Treme: El latín TREMERE, “temblar”, se encuentra en la base de una extensa nómina de términos castellanos, tales como temblar, trémulo, tremebundo, tremendo. El uso que aquí se hace de este término es el equivalente a estremecimientos, convulsiones
En portugués: tremer (tre-mer) Ser agitado por pequeños movimentos: o solo tremeu às descargas da artilharia.. Convulsionar-se por frio, medo etc.: tremer de frio
Peder las riendas: volverse loco.
Graja: en este caso se trataba de una urraca. La urraca (Pica pica) también conocida como picaraza, picaza o muñoncito es una especie de ave de la familia de los córvidos, y es una de las aves más comunes en Europa.  Destaca la urraca por su cuerpo blanco y negro iridiscente, acabado en una larga cola de color azul o verde metálico.

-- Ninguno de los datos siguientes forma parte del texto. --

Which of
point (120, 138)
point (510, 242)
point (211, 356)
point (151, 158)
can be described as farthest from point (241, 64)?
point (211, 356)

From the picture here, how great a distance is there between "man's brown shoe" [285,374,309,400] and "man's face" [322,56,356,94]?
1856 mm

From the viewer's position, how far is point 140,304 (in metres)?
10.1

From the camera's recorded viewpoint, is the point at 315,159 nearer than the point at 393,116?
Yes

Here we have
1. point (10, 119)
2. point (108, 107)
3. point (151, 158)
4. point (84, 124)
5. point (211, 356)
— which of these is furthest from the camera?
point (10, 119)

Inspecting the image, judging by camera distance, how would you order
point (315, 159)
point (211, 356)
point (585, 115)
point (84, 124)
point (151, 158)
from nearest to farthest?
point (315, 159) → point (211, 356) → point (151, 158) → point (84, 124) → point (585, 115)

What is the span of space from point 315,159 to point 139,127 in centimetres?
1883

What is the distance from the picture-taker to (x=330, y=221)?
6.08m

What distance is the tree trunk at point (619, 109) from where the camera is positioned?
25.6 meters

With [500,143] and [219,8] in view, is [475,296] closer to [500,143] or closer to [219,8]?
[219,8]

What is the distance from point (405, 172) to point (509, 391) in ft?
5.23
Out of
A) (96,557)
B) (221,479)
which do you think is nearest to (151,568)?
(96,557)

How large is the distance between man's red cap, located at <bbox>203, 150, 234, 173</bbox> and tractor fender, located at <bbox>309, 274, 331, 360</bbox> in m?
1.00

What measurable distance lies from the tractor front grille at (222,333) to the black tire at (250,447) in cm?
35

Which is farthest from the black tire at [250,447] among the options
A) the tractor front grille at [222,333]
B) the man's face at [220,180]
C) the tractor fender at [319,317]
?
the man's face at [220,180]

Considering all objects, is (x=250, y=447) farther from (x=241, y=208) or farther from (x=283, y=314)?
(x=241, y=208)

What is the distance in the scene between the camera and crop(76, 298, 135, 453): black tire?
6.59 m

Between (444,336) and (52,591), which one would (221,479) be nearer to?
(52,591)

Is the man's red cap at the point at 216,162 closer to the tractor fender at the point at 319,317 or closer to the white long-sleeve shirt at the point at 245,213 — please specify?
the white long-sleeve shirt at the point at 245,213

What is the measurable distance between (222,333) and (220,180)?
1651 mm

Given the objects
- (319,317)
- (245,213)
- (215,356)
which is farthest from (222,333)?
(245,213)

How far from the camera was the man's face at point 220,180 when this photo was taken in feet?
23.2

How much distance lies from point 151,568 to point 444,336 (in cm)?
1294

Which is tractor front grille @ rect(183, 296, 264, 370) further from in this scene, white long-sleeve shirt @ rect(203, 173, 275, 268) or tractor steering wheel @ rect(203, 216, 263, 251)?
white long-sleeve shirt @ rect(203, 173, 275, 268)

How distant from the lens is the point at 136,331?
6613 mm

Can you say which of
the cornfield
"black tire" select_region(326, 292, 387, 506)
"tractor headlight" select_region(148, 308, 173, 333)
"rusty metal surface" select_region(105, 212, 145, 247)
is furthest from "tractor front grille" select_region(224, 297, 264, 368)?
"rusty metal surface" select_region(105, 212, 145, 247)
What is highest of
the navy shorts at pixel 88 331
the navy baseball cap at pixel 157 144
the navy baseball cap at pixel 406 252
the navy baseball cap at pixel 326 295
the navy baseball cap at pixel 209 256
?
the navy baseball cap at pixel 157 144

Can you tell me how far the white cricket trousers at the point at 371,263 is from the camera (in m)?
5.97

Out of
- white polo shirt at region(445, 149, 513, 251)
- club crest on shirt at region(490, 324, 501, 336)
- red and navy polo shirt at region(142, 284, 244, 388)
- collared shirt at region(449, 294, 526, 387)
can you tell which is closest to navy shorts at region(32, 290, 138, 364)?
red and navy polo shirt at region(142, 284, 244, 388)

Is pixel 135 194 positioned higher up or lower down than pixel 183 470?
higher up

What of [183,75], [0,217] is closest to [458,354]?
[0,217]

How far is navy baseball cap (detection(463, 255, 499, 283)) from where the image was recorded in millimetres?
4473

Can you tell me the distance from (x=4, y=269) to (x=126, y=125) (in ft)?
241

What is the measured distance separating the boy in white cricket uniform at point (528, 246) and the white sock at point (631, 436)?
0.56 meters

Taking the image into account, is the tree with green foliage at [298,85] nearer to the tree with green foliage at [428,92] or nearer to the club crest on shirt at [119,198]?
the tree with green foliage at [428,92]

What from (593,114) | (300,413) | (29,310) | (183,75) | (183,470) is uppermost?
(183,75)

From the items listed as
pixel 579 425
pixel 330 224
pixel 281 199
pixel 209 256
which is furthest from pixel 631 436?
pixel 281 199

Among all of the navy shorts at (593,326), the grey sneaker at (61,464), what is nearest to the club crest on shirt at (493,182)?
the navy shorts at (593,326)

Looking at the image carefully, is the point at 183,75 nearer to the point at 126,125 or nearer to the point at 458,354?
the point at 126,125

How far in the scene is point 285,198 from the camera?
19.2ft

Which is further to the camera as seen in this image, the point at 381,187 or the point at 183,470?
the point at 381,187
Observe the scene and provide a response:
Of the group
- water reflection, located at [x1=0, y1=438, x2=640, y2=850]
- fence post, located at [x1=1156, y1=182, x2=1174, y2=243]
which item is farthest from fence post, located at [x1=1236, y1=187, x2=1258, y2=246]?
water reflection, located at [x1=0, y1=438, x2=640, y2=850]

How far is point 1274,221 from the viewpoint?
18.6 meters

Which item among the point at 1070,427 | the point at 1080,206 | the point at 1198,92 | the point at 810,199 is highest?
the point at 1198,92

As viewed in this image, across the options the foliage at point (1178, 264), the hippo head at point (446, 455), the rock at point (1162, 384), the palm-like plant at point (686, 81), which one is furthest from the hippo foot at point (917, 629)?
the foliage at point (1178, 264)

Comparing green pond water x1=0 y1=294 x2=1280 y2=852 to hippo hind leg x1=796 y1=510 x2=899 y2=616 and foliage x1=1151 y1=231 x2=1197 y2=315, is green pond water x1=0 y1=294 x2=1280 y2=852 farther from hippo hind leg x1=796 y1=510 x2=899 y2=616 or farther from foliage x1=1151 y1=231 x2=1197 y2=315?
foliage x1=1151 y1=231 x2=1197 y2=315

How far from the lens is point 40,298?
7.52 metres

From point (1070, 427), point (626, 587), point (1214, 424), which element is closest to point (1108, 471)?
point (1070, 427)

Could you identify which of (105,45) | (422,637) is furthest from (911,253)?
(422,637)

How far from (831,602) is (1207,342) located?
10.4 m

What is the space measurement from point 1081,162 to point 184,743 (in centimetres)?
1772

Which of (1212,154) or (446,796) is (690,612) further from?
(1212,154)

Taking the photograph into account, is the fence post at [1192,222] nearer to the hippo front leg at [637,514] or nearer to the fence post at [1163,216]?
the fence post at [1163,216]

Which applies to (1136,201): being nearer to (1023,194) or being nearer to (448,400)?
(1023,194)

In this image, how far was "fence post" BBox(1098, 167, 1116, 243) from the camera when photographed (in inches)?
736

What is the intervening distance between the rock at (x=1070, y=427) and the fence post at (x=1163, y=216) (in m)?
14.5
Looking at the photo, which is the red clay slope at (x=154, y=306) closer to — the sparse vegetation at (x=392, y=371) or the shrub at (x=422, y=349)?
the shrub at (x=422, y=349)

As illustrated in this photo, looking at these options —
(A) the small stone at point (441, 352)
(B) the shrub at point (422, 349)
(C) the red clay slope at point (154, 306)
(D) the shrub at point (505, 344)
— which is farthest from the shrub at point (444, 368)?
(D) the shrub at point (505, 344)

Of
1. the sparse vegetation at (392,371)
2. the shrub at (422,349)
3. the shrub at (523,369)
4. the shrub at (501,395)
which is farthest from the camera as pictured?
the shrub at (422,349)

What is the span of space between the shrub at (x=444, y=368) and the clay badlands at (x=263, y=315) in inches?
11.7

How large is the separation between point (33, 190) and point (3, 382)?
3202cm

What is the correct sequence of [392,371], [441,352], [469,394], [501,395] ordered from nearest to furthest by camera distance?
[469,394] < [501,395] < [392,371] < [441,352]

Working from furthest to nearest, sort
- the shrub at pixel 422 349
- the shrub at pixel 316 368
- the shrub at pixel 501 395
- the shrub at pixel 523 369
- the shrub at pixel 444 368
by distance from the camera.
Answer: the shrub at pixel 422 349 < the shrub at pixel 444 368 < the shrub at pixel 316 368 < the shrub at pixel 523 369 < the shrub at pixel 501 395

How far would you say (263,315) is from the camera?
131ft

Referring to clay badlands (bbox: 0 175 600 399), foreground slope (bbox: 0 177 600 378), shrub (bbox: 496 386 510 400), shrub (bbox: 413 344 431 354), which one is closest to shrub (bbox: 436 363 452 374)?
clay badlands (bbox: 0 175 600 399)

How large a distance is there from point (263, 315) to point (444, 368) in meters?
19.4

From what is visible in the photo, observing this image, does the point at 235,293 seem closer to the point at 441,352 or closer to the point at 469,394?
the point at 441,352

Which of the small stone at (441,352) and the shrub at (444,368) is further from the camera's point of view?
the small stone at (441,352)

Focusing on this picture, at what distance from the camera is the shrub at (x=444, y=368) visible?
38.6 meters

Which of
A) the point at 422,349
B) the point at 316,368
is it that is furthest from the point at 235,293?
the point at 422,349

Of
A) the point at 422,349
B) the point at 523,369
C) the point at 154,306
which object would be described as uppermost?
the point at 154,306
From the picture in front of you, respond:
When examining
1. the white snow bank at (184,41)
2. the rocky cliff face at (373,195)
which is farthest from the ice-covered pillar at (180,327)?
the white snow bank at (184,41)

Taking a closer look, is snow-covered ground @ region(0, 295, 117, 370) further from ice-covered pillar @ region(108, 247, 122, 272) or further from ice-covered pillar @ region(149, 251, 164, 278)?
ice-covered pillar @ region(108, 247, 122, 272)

Un día de estos: un día próximo (sin especificar).
Campo María: en realidad hacía referencia a toda la zona comprendida entre Cúllar y  Sierra María y los Vélez.
Punteaos: las gentes de esta zona empleaba este término para indicar que no se está tocando una pieza, sino que sólo se acompaña.
Según diccionario: Interpretación de una pieza musical con una guitarra o un instrumento semejante que se hace pulsando las cuerdas por separado con una púa o con los dedos.